--- Directions ---
Repeat the listing exactly. Do not carry over any pictures.

----- Material provided -----

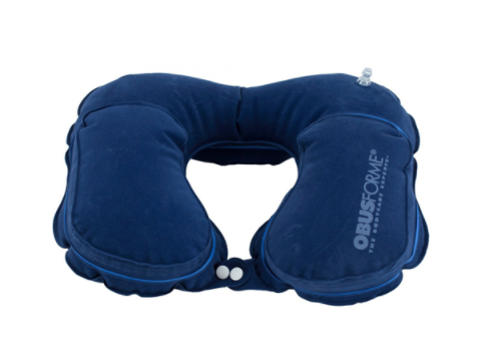 Picture of Air Travel Pillow by Obusforme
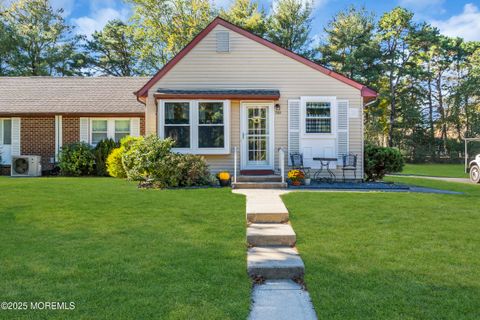 Homes For Sale - 29B Easton Drive<br/> Whiting, NJ 08759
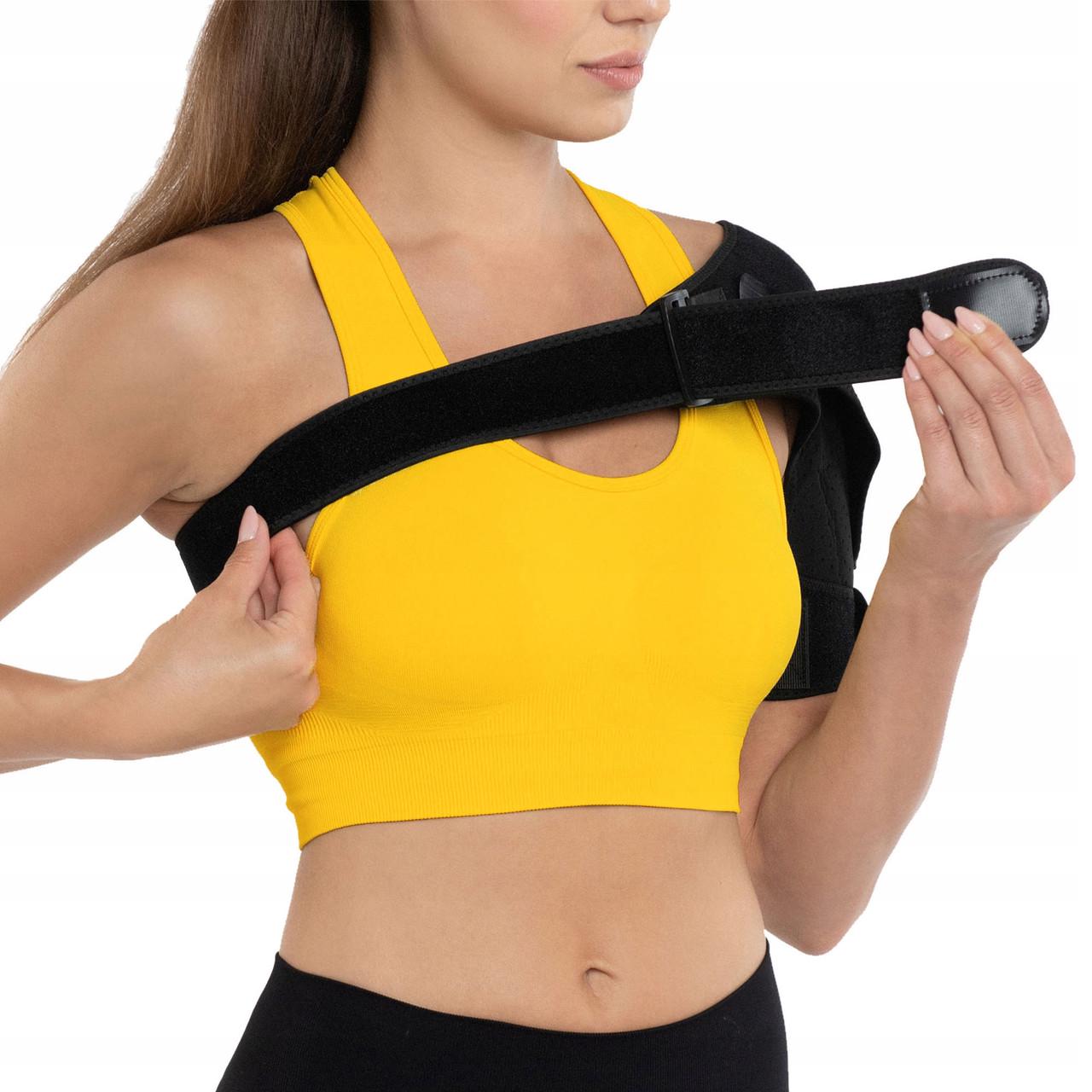 Фиксатор плечевого сустава 4fizjo 1шт. (P-5907739317520) - фото 10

-----

--- Exercise response ---
 Picture of Air Travel Pillow by Obusforme
 Homes For Sale - 29B Easton Drive<br/> Whiting, NJ 08759
 Фиксатор плечевого сустава 4fizjo 1шт. (P-5907739317520) - фото 10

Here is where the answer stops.